Am 14. September 1817 wurde Hans Theodor Woldsen Storm in Husum geboren, wo er die meiste Zeit seines Lebens verbrachte. Seine ersten Gedichte verfasste er mit 15. Sein bekanntestets machte Husum als "graue Stadt am grauen Meer" berühmt. Die Husumer nannten ihn "Dichter Storm", obwohl er im Brotberuf Amtsrichter war. Der kleine Mann mit den milden blauen Augen galt als still und unauffällig. So wie viele seiner literarischen Figuren. Sehnsucht ist die Lieblingsstimmung des Dichters - und auch ein bisschen die des niederrheinischen Künstlers, der seine Wahlheimat in Goch hat. "In vielen Novellen Storms ist die unerfüllte Liebesbeziehung der thematische Dreh- und Angelpunkt. Oh, Melancholie, Sehnsucht, Wunsch nach Erfüllung, Wunsch nach Zauber und Unbekanntem. Auch Bilder können Gefühlswelten scheinbar illustrieren", sagt Lersch. Und so hat er es auch in sein Vorwort geschrieben: "Alte und neue Bilder vermischen sich in unserem Geiste, so wie alte und neue Sprache unsere Hirne kreativ bevölkern kann, um Sehnsucht nach friedlich aufregendem Leben anzustacheln." Deshalb war es für Lersch auch klar, dass er sich für zwei wenig bekannte Novellen entscheidet und den "Schimmelreiter" außen vor lässt. "Den hat Storm mit 70 Jahren vollendet, kurz vor seinem Tod. Es ist die bekannteste Novelle. Aber ich fände es schade, wenn die Vielfalt seines Erzählens nicht beachtet würde", meint Lersch. Folglich behandelt er beide Novellen vollkommen gleichwertig: Wer das Bändchen mit "Drüben am Markt" auf dem Cover aufschlägt, kommt bis zur Mitte und muss dann das Büchlein wenden: Auch das Nachbarhaus ist ein möglicher Anfang.

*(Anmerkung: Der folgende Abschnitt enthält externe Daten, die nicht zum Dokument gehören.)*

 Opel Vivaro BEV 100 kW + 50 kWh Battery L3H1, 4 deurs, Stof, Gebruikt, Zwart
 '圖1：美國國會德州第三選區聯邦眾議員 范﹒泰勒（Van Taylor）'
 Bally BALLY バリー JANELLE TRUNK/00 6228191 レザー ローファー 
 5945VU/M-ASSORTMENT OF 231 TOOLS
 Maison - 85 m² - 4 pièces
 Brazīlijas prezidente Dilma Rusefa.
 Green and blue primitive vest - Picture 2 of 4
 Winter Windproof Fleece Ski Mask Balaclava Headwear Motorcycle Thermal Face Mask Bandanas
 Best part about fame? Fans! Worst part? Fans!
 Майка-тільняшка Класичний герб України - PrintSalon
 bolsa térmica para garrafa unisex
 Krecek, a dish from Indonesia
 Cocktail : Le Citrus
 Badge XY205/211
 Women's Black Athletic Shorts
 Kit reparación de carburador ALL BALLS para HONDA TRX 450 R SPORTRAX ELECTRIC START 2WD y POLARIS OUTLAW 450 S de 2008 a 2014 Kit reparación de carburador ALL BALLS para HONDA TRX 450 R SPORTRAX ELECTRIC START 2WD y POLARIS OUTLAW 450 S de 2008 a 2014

Jede Menge Storm steckt in den ausgewählten Texten. "Im Nachbarhaus links", 1875 in Husum entstanden, ist eine geheimniswabernde Geschichte, die Storms Vorliebe für Spuk und Grusel entspricht. In jenem Haus lebt eine alte Frau, die im Städtchen niemand zu Gesicht bekommen hat. Erst der Ich-Erzähler erspäht sie eines Tages über den Gartenzaun. Eine vorsichtige und seltsame Beziehung bahnt sich an. Dass beide ein altes Familiengeheimnis verbindet, lässt Storm bald aufblitzen. Doch das Ende birgt trotzdem eine Überraschung.

Nach den Skizzen hat Martin Lersch für eine Ausstellung bei der Theodor-Storm-Gesellschaft Ölbilder auf Papier gemalt - in dem für ihn typischen Format von 66 mal 33 Zentimetern. Bei den Storm-Tagen im Sommer sind die Arbeiten in Heiligenstadt ausgestellt worden.

Martin Lerschs Bilder zu Theodor Storms Erzählungen "Im Nachbarhause links"/ "Drüben am Markt" ist erschienen im Pagina Verlag. Preis: 15 Euro.